Hamburg. Willi Schulz, ehemaliger Profi des Hamburger SV, hat das negative Image seines Ex-Vereins kritisiert und unterstützt deshalb auch die Initiative "HSV Plus". Für einige Äußerungen von Sportchef Oliver Kreuzer hat er überhaupt kein Verständnis.

Aufgrund der aktuellen, finanziell beängstigenden Situation sei das Verhalten Kreuzers gegenüber Milliardär Klaus-Michael Kühne nicht hinnehmbar. "Da finde ich es absolut daneben, einen HSV-Fan und potenziellen HSV-Gönner wie Kühne durch unbedachte und unkontrollierte Äußerungen zu verprellen", sagte Schulz der MOPO.

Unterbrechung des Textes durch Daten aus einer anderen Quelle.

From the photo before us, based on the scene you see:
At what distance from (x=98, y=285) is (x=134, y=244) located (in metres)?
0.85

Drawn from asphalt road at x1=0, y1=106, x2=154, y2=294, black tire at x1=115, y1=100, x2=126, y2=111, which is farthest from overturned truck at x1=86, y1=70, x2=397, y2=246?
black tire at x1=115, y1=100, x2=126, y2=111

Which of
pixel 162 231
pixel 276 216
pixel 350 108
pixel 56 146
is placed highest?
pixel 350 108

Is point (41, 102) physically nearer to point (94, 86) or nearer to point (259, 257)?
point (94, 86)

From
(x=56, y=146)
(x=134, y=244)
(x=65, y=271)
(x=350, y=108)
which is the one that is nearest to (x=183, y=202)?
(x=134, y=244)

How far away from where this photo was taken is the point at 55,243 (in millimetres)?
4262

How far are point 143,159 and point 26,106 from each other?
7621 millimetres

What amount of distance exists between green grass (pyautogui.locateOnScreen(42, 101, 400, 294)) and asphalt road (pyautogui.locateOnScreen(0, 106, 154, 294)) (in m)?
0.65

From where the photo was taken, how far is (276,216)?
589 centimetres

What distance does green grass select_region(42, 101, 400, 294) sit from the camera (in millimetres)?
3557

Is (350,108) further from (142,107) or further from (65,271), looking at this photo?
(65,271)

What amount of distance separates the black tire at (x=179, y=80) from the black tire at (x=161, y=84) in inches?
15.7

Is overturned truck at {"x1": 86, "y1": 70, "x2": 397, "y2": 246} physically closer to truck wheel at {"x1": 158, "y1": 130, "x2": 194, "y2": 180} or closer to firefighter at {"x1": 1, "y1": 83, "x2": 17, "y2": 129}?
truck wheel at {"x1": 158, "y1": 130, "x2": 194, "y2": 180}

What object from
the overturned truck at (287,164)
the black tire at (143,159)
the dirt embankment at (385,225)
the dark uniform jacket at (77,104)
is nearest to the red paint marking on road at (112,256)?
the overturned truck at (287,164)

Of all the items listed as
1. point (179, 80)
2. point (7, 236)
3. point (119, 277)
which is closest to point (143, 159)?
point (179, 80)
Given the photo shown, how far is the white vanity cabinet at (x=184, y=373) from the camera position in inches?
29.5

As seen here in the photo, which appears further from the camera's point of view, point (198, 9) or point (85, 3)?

Über 200 Einsätze für den HSV

Die Initiative "HSV Plus" möchte das Ex-Aufsichtsratsmitglied hingegen unterstützen. "Die aktuelle Struktur hat ein sehr negatives Image. Wo ich auch hinkomme, beruflich oder privat, überall kriege ich als HSVer mein Fett weg", beschwert sich der 75-Jährige und ergänzte: "Viele machen sich sogar lustig."

Schulz lief von 1965 bis 1973 211-mal für den Hamburger SV auf und ist bis heute Vereinsmitglied des Bundesliga-Dinos.